Planetario Galileo Galilei Gets Inflatable Headphones

Courtesy of SONY

To commemorate the first edition of “Silent Day,” a fabricated holiday by Sony Argentina that celebrated the release of new Sony headphones, the Planetario Galileo Galilei was given headphones in an effort to change the cold and solid appearance of the buildng into a fun, cartoonish personage. Designed by architect Enrique Jan in 1967, some would argue that one should not use these highlights of modernism for lousy advertising. Although, we all know that brands like to use the urban space as a canvas for their messages, so why not do it in a funny way?

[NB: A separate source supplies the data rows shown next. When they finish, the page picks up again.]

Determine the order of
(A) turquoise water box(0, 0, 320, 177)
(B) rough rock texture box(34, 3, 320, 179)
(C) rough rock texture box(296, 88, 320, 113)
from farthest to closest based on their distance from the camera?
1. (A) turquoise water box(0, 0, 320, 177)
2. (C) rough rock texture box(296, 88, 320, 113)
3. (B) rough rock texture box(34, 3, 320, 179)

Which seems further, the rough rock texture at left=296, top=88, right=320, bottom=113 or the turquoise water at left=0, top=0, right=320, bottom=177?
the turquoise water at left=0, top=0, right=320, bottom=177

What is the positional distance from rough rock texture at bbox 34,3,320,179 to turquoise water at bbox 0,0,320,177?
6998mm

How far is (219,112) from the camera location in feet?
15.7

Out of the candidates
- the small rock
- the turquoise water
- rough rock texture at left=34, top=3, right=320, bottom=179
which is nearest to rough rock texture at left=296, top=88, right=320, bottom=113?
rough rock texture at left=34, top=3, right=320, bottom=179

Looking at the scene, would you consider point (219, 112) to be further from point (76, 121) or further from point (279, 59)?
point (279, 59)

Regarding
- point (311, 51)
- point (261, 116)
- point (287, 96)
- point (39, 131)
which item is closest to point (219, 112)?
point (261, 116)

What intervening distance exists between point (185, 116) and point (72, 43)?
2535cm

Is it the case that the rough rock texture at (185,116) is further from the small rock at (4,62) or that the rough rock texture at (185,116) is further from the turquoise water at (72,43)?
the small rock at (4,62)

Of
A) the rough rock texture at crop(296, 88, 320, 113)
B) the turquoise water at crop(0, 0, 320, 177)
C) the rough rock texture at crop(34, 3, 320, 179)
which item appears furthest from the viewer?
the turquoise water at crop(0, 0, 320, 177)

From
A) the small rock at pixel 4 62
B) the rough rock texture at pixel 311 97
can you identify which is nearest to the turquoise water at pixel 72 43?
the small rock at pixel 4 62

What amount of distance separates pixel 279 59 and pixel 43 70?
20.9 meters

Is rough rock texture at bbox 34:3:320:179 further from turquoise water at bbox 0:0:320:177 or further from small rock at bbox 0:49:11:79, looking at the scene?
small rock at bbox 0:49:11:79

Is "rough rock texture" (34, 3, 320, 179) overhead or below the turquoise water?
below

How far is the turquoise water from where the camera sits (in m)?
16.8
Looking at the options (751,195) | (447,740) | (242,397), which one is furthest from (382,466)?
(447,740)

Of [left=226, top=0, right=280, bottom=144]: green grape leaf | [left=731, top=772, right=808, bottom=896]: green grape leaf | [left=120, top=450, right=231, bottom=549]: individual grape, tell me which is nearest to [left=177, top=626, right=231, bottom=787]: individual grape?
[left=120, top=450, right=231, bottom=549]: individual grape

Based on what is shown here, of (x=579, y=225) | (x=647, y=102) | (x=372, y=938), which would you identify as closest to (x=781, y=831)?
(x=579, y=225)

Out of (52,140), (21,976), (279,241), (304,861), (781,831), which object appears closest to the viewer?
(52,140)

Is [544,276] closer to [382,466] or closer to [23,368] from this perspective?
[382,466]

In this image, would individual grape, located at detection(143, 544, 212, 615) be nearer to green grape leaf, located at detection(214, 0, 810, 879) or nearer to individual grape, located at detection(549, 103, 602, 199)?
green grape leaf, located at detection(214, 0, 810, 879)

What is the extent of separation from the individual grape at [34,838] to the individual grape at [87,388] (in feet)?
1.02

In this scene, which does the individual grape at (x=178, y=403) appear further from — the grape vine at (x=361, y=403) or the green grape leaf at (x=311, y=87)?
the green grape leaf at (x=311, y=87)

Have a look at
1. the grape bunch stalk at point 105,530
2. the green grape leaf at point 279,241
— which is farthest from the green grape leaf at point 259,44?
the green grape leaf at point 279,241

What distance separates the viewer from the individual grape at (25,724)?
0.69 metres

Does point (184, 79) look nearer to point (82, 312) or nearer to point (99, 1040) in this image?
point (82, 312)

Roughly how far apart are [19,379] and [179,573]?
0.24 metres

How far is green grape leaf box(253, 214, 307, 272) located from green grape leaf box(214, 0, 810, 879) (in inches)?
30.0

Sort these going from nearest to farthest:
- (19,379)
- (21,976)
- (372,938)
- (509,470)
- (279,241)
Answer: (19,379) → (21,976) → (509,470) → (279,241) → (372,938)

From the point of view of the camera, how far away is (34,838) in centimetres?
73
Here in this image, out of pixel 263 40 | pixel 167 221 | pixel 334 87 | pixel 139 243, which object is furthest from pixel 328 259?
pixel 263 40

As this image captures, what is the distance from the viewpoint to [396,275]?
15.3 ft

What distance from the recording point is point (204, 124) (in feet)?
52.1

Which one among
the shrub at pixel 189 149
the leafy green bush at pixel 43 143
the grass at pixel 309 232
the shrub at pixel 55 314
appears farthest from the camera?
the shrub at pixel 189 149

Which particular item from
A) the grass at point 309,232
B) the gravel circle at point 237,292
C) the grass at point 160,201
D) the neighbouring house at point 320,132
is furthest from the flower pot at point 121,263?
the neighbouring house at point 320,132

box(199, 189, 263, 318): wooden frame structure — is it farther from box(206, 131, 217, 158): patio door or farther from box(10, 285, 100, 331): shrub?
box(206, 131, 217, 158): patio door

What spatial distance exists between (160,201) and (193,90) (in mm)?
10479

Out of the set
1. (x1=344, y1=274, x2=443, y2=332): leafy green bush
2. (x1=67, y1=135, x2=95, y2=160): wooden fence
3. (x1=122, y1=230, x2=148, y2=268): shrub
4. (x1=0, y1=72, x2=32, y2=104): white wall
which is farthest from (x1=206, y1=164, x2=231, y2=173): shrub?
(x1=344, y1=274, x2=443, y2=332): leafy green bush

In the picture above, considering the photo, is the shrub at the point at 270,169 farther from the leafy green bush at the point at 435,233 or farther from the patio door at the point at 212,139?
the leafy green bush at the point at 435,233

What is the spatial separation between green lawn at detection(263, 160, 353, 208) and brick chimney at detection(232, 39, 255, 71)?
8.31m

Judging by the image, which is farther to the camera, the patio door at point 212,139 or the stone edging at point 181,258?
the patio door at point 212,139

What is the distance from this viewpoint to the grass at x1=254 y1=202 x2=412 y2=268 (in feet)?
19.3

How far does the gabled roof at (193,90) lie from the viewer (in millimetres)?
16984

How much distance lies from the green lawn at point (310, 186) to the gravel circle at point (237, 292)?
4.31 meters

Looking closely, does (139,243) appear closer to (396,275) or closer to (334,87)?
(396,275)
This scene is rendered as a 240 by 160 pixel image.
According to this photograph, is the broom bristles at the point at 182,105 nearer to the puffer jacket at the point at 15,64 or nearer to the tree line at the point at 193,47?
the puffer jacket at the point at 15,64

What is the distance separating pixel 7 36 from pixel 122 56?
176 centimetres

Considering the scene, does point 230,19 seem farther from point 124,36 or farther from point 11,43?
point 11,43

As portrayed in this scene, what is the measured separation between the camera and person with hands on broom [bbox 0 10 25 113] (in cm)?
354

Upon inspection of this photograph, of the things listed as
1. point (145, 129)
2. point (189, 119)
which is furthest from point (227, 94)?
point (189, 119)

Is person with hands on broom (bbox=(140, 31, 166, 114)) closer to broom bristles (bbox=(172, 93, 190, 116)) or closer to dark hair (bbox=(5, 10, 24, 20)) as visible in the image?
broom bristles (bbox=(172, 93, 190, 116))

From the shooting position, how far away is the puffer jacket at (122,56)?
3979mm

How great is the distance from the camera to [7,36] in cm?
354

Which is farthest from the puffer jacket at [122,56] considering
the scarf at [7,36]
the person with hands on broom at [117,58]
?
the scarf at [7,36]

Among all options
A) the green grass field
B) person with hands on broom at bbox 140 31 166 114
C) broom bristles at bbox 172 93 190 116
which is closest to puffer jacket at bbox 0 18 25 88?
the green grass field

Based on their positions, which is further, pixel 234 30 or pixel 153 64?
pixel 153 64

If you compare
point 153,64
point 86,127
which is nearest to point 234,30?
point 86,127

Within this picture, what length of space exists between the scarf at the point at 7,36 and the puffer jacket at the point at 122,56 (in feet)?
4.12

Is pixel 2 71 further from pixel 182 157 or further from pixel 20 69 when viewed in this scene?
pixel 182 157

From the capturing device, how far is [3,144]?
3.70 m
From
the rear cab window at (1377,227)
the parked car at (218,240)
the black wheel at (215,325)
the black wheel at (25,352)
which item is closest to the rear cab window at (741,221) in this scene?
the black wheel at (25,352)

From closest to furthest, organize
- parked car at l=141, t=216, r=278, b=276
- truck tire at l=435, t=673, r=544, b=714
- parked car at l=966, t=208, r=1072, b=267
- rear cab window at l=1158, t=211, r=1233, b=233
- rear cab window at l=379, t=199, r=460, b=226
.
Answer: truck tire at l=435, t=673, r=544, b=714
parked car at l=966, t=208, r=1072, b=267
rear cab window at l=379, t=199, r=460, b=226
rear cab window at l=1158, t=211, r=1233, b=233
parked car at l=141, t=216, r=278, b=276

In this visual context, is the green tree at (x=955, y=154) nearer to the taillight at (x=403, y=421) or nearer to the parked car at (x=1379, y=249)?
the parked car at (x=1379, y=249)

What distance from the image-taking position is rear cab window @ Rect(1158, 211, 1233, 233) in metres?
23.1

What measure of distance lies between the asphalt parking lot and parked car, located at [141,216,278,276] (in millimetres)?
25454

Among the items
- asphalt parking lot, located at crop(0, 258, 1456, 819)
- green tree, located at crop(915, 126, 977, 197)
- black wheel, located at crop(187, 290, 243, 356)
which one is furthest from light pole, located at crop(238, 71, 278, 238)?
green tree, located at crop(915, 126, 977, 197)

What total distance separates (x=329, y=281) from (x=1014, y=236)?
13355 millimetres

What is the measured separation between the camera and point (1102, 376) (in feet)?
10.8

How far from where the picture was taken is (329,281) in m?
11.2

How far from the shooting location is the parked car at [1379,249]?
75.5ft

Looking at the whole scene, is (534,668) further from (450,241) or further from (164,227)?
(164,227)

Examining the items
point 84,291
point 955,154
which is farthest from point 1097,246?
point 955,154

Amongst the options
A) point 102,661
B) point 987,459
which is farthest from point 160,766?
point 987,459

More images and information after the break.

Courtesy of SONY

The ‘day’ aims to add a new perspective on sound and environment. But, above all, Silent Day was initiated to promote Sony’s new series of headphones. With its fashionable bald head and futuristic sunglasses, Planetario Galileo Galilei perfectly goes with the purpose here.

Courtesy of SONY

At the event, hundreds of people were collected to dance while they listened to music on their headphones. Besides the fact that Silent Day fits into a trend of other worldwide ‘days’ that have taken place over the last years, like Restaurant Day, Park(ing) Day and Cleaning Day, this event drew our attention due to the crazy inflatable headphones that were added to a piece of modern architecture here. And we always like it when people make fun of (modern) architecture.